Several doctors have challenged the government’s claim that the health care system is under enormous pressure. Dr Tambyah, who is also chairman of an opposition party that recently devised an alternative strategy to deal with the pandemic, said there was enough buffer in hospitals because Singapore had canceled all surgeries elective.

The problem for Singapore’s leaders, he said, is that they are “essentially making a transition from zero Covid to life with the virus.”

For many, repeated adjustments to restrictions have taken their toll. The number of suicides in 2020 was the highest since 2012, a trend some mental health experts have attributed to the pandemic. People called on the government to heed the mental health issues caused by the restrictions.

“It’s just economically, sociologically, emotionally and mentally unsustainable,” said Devadas Krishnadas, managing director of Future-Moves Group, a consultancy in Singapore. Mr Krishnadas said the decision to reintroduce the restrictions after reaching such a high vaccination rate had made the country an outlier in the world.

“And, most importantly, it moves Singapore 180 degrees, in the opposite direction to that of the rest of the world,” he said. “This brings us to the strategic question of where this will leave Singapore – if we don’t get out of what I call the hamster wheel of open and close.”

Angeline Ng, a marketing manager, says this year has been more difficult than the last. Before her father died in May, she had to overcome the strict limits of hospital visitors, which was emotionally trying. In July, the government’s announcement to tighten social restrictions again added to his weariness.
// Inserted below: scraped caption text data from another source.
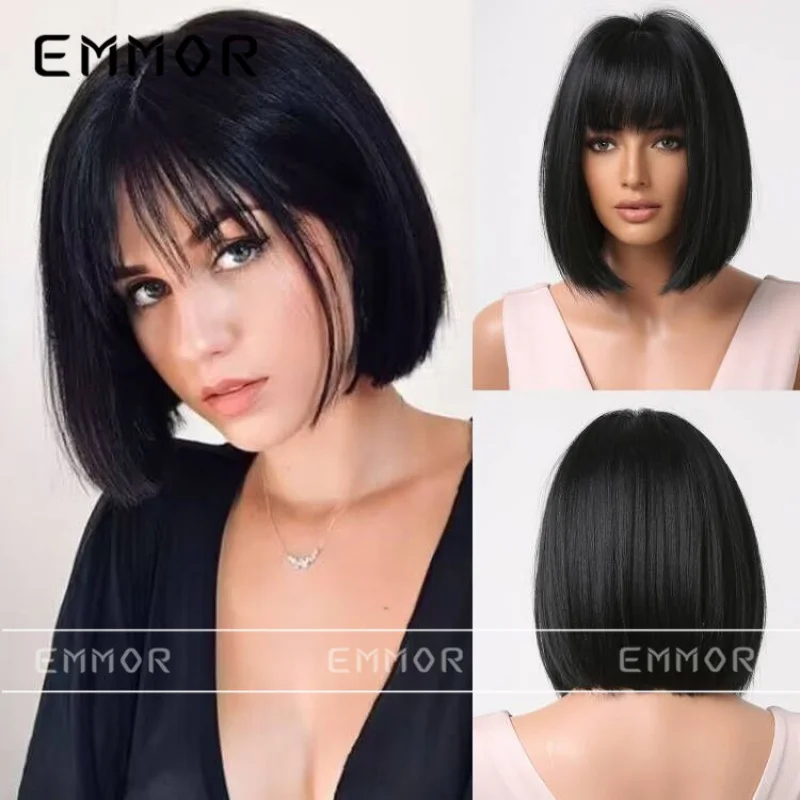 Bob cut with bangs, short straight hair, natural age-reducing style, fashionable new full head black wig for women
Bob cut with bangs, short straight hair, natural age-reducing style, fashionable new full head black wig for women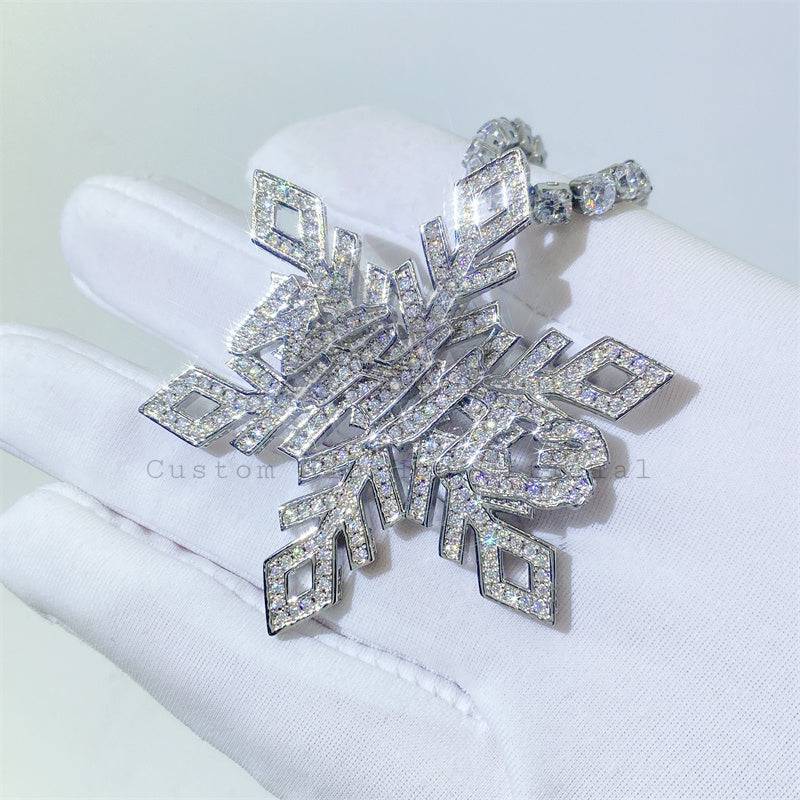White Gold Over Silver 925 Snow Flower Flake VVS Moissanite Pendant GRA Certificated
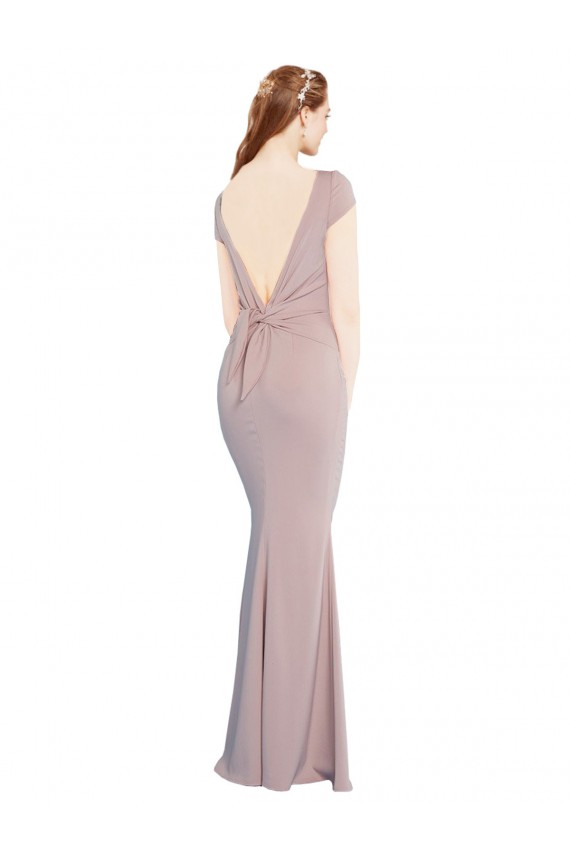 Long Cap Sleeves Stretch Crepe Dusty Pink Mermaid Prom Dress Canada Online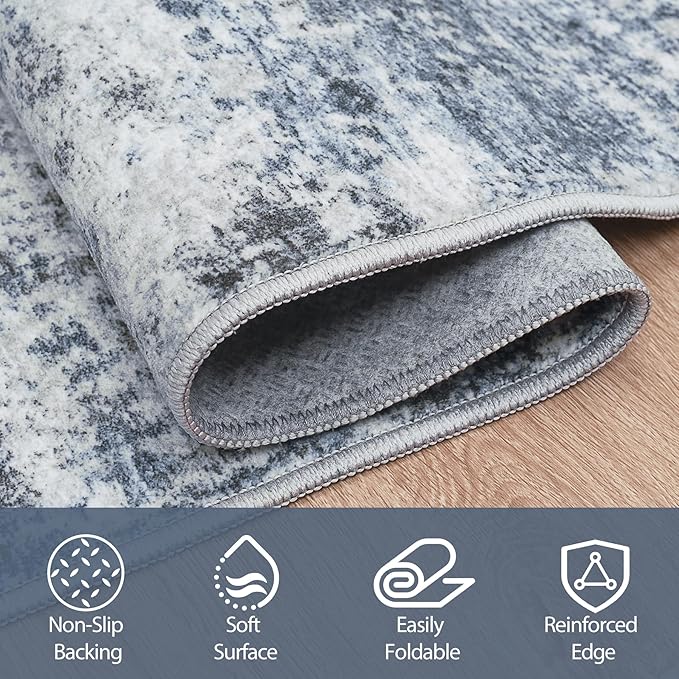 8x10 Area Rugs for Living Room Rug Washable: Abstract Large Rug for Dining Room - Image 4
“I think most of the time we’re so focused on wanting to get good results that we just have tunnel vision,” she said.

Ms. Ng lives in front of a testing center. Almost daily, she has observed a constant flow of people getting tested, a strategy that many public health experts say is a waste of resources in such a highly vaccinated country.

“Freedom Day – as our ministers have said – is not Singaporean style,” said Jeremy Lim, associate professor at the National University of Singapore and health policy expert, referring to the reopening. from England this summer. But going too cautiously about the potential drawbacks of the restrictions is a “bad public health strategy,” he said.

The government must not wait for the reopening of perfect conditions, “because the world will never be perfect.” It’s so frustrating that politicians are almost waiting for better circumstances, ”said Dr Lim.

Sarah Chan, deputy director of the Singapore Agency for Science, Technology and Research, said she had a fleeting glimpse of normal life when she arrived in Italy last month to visit the her husband’s family.

No masks were required outside, vaccinated people could gather in groups, and Dr. Chan and his son could shake their heads to music in restaurants. In Singapore, music inside restaurants has been banned on the grounds that it could help spread the virus.

Dr Chan said she was so moved by her time in Italy that she cried.

“It’s almost normal. You forget what it is, she said. “I really miss it.”